NMT back in the 80s however? I’d probably be somewhat cautious today tbh.
Yep. Also, famously, a statistics/psychology professor was once quoted as saying the only reason you don’t find a statistically significant difference is because we’re “too damn lazy to drag enough people in.” The larger the sample size, the less of a difference is needed to hit that 5% mark. So if you aren’t “lazy,” you can just add more folks to your study and be more likely to find a ‘significant difference’ that you can then publish.
My statistics professor would rerun experiments that hit the 5% (p<0.05) mark and need it less than a 0.001 or 0.005 just to waggle his dick at others, saying his findings were a lot more reliable than theirs.

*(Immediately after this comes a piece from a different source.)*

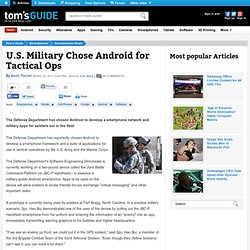 U.S. Military Chose Android for Tactical Ops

I must confess to not understanding your anecdote here. Pure chance might give you a p<0.05 when your sample size is low - but that disappears as the sample size grows larger.
I don’t want to dig out the math figures, because god knows they’re hard enough to scribble freehand, but as you add more samples, the difference between your null hypothesis and sample average shrinks in regards to what establishes a p<0.05. Let’s just use not-real numbers: if a sample of 100 people has a difference of 5 units from the null hypothesis, and has a p value of 0.1, a sample of 10,000 with a difference of .1 unit might have a p value of 0.02. In the quote (that I can’t seem to find now), the essential wisdom to take is that if you dragged in enough samples, you could find a statistically significant difference because your null hypothesis would never be exact, so even the smallest of differences would generate a low p-value. It’s why whenever you see a p-value, you should definitely see an effect size estimate nearby, such as cohen’s D.
Here’s a paper outlining some of this in much better words than I have.
Thank you for the link - that’s a very interesting paper. I’ve taken Statistics twice (two different engineering degrees) and still need to reread that a few times to “get it”!